+++ Document section +++

Judge advocate of the Fleet. 

The judge advocate of the fleet is a practising barrister 
whose function it is to advise the admiralty on all matters 
connected with courts-martial.  Though section 61 of the 
Naval Discipline Act 1866 recognizes the possibility of his 
presence at a court-martial, he does not nowadays attend, 
but is represented by his deputy or by an officiating deputy 
judge advocate appointed ad hoc by the admiralty, the 
commander-in-chief of the fleet or squadron who convenes 
the court-martial, or, if no such appointment is made, 
by the president of the court-martial.  But though the 
judge advocate of the fleet does not actually attend the 
courts-martial very responsible duties are imposed upon 
him.  By a minute of the Board passed in 1884 (which is still 
in force) all proceedings of courts-martial on officers and 
men of the royal navy, excepting those where the prisoner 
pleads guilty and no evidence is taken, are to be referred to 
him, with a view to the consideration of (a) the charge, 
(b) the evidence on which the finding is based, and (c) 
the legality of the sentence, and he writes a minute on each 
case for the information of the lords commissioners of the 
admiralty with regard to these points.  He has no power to 
modify a sentence, a power which is reserved to the admiralty 
by sec.  53 (1) of the Naval Discipline Act 1866, except in the 
case of a death sentence, which can only be remitted by the 
crown.  All cases where the prisoner has pleaded guilty are 
examined in the admiralty, and if in any case there is any 
reason to think that there has been any informality or that 
the prisoner has not understood the effect of his plea, such 
case is submitted to the judge advocate of the fleet for his 
opinion.  The judge advocate of the fleet receives no 
fees but is remunerated by a salary of L. 500 per annum. 

The existence of a deputy judge of the fleet appointed by 
the admiralty has been recognized by the king's regulations, 
but no such officer had been appointed up to 1908.

+++

• _Exercise instructions_
Copy the passage of the text on the judge advocate of the fleet starting at "The existence of" and ending at "up to 1908.", renaming "king's regulations" as "royal regulations". Answer from the text alone.

+++ Dataset content +++

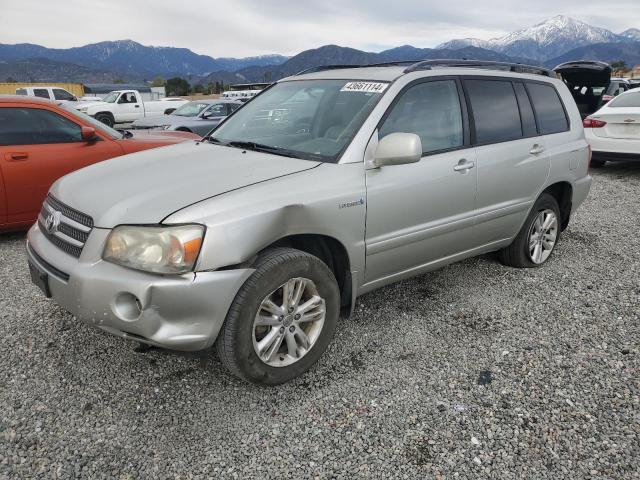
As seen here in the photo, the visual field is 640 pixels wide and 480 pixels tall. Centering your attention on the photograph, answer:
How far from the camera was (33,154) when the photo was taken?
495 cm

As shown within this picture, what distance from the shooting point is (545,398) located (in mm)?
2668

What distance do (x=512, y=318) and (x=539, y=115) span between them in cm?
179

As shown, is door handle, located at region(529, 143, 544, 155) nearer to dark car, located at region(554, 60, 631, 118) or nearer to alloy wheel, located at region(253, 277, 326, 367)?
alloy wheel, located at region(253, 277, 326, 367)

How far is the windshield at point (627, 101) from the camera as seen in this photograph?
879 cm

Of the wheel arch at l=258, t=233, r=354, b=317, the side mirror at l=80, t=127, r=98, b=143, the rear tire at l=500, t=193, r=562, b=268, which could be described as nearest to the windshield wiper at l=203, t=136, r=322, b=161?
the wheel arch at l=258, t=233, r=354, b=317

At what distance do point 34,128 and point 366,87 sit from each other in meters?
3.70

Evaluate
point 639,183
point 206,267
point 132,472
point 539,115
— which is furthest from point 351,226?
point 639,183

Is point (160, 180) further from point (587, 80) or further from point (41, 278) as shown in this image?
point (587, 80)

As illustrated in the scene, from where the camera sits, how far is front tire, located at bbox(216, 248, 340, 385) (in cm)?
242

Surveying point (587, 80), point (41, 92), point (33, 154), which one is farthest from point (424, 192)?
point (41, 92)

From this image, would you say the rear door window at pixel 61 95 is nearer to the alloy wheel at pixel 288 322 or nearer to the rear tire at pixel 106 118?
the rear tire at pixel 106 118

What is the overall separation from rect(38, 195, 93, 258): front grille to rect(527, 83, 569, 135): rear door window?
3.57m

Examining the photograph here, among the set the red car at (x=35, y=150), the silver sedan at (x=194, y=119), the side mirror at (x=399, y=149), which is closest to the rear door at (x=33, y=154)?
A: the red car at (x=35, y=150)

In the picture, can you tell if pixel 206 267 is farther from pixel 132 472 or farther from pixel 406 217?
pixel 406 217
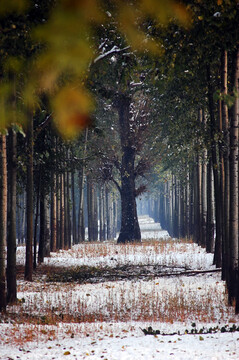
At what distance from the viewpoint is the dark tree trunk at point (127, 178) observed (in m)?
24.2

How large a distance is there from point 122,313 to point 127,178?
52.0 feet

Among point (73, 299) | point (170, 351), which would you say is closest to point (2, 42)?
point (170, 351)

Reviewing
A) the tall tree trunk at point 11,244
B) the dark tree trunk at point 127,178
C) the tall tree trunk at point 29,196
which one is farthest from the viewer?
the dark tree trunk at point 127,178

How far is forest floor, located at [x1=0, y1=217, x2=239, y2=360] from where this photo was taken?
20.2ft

+++
+++ Dataset content +++

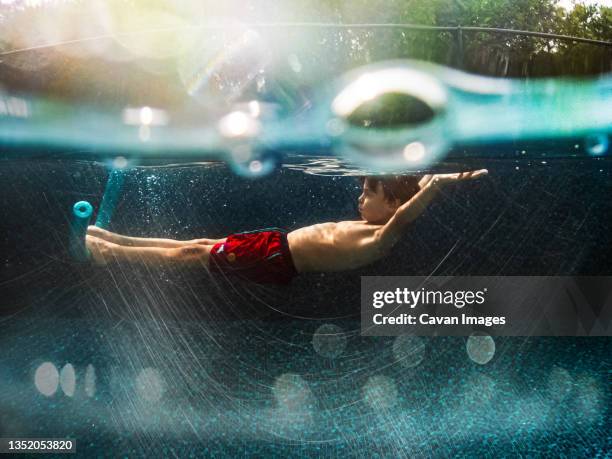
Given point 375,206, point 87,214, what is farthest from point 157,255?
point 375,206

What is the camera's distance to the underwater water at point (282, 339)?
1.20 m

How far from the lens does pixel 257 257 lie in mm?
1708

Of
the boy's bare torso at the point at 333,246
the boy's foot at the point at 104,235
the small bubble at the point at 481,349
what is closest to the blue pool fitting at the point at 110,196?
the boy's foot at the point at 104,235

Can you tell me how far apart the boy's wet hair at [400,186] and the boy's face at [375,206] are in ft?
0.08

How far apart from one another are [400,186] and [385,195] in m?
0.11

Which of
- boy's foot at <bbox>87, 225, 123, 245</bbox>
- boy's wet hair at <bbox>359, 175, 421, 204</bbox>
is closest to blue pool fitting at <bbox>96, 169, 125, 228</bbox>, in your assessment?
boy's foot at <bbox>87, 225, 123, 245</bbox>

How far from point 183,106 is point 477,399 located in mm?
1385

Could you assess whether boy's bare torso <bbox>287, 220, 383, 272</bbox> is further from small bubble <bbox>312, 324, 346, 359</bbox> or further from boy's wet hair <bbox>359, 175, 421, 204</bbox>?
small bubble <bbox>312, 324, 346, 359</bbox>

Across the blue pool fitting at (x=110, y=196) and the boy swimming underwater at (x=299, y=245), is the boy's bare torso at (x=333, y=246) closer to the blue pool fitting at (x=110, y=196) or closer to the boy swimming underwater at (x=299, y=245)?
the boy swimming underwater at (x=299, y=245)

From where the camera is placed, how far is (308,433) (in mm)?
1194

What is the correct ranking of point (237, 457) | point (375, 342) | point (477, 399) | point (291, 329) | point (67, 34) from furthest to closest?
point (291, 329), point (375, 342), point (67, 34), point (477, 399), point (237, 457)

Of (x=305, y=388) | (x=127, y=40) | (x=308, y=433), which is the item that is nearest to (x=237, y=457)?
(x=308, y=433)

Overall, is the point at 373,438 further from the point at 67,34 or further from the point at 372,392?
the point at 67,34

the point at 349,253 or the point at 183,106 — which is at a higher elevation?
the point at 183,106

+++

• _Answer to the problem_
The existence of a deputy judge of the fleet appointed by 
the admiralty has been recognized by the royal regulations, 
but no such officer had been appointed up to 1908.